◆ **Set problem**
Please return the passage on the return of Christ below word for word, from "We live between" up to and including "purpose—the glory of God.".

The return of Christ: The King is coming!
At the same time, we are waiting. We are waiting for the return of Christ, for we know that the King is coming! The King who came once 2000 years ago is coming back soon.
And in this sense the kingdom of God is a future hope. We are living in anticipation of the day when Jesus will return. Jesus will usher in full and final redemption and restoration, and He will make all things right.
Revelation 21:1–22:5 Shows Us Our Purpose
We live for one purpose.
To experience the consummation of God’s kingdom.
We live between two times. Therefore, in light of these two worlds and these two times, we live for one purpose. One purpose. We live to experience the consummation of God’s kingdom, the culmination, the climax of it all. This is what we’re living for and what we’re longing for.
This is what Jesus taught us to pray for: “Our Father in heaven, hallowed be Your name. Your kingdom come!” (Matt. 6:9–10). Your kingdom come! We want to see the King, and we want to experience His kingdom in all of its fullness.
Now some might say, “Wait a minute. Wait a minute, Dave. I thought our one purpose in life was to live for the glory of God.” Isn’t that what the Bible says? “Whatever you eat or drink, whatever you do, do it all for the glory of God” (1 Cor. 10:31). I thought we live for one purpose—the glory of God.
And yes, that is the purpose the Bible says that we live for. Today, I want to show you that living for the glory of God means living to experience the consummation of God’s kingdom. I want to show you that God is most glorified, God will be most glorified when His kingdom is fully and finally consummated upon this earth.
Understanding His Kingdom
A kingdom …
Now when you think of kingdom … If you’ve been around Brook Hills for a while, you know that this is not the first time we’ve talked about kingdom. For those who are newer, and as a reminder to those of been around here, I want to remind you all that’s involved in a kingdom, particularly since imagery of a kingdom is somewhat unfamiliar to us in this room.
Most, if not all, of us have never been ruled by a King as a part of a kingdom on this earth. If you have a kingdom, that kingdom is going to involve three essential elements. First, in a kingdom, you’re going to have people who are ruled by the King. Citizens, residents, members of the kingdom, and these citizens, residents, members of the kingdom are subjects of the King.
So first, you have people who are ruled by the King, and then you have a place where the King has dominion. So where does the King rule? Where does the King reign? The King rules and reigns in the kingdom.

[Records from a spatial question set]
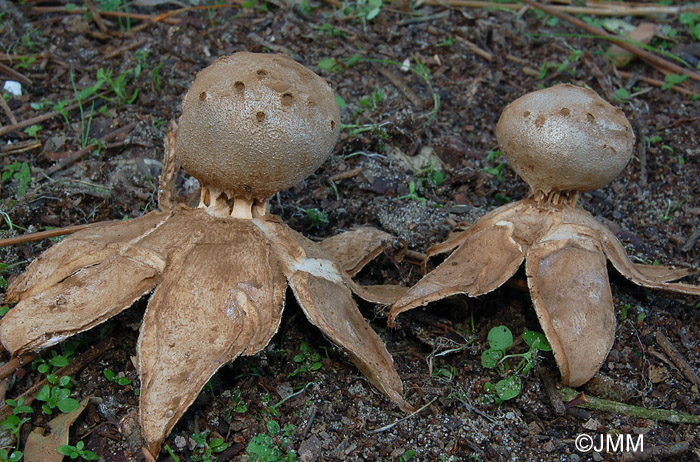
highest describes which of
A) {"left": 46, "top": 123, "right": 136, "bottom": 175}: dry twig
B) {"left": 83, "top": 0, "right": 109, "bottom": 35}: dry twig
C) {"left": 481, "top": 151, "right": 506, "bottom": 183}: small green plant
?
{"left": 83, "top": 0, "right": 109, "bottom": 35}: dry twig

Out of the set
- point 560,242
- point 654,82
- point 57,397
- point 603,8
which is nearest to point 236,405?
point 57,397

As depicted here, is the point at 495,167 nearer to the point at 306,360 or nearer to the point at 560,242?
the point at 560,242

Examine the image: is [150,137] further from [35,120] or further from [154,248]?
[154,248]

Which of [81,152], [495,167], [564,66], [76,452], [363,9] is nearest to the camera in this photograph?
[76,452]

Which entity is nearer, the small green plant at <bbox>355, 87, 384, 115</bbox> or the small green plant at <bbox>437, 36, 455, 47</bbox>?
the small green plant at <bbox>355, 87, 384, 115</bbox>

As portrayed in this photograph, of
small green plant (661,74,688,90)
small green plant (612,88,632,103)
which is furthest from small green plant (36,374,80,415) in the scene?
small green plant (661,74,688,90)

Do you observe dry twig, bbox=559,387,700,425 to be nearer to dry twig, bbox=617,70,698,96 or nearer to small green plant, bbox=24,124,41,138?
dry twig, bbox=617,70,698,96

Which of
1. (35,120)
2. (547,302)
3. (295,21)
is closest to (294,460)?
(547,302)
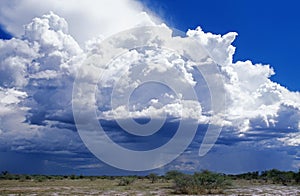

◆ **Result**
We live between two times. Therefore, in light of these two worlds and these two times, we live for one purpose. One purpose. We live to experience the consummation of God’s kingdom, the culmination, the climax of it all. This is what we’re living for and what we’re longing for.
This is what Jesus taught us to pray for: “Our Father in heaven, hallowed be Your name. Your kingdom come!” (Matt. 6:9–10). Your kingdom come! We want to see the King, and we want to experience His kingdom in all of its fullness.
Now some might say, “Wait a minute. Wait a minute, Dave. I thought our one purpose in life was to live for the glory of God.” Isn’t that what the Bible says? “Whatever you eat or drink, whatever you do, do it all for the glory of God” (1 Cor. 10:31). I thought we live for one purpose—the glory of God.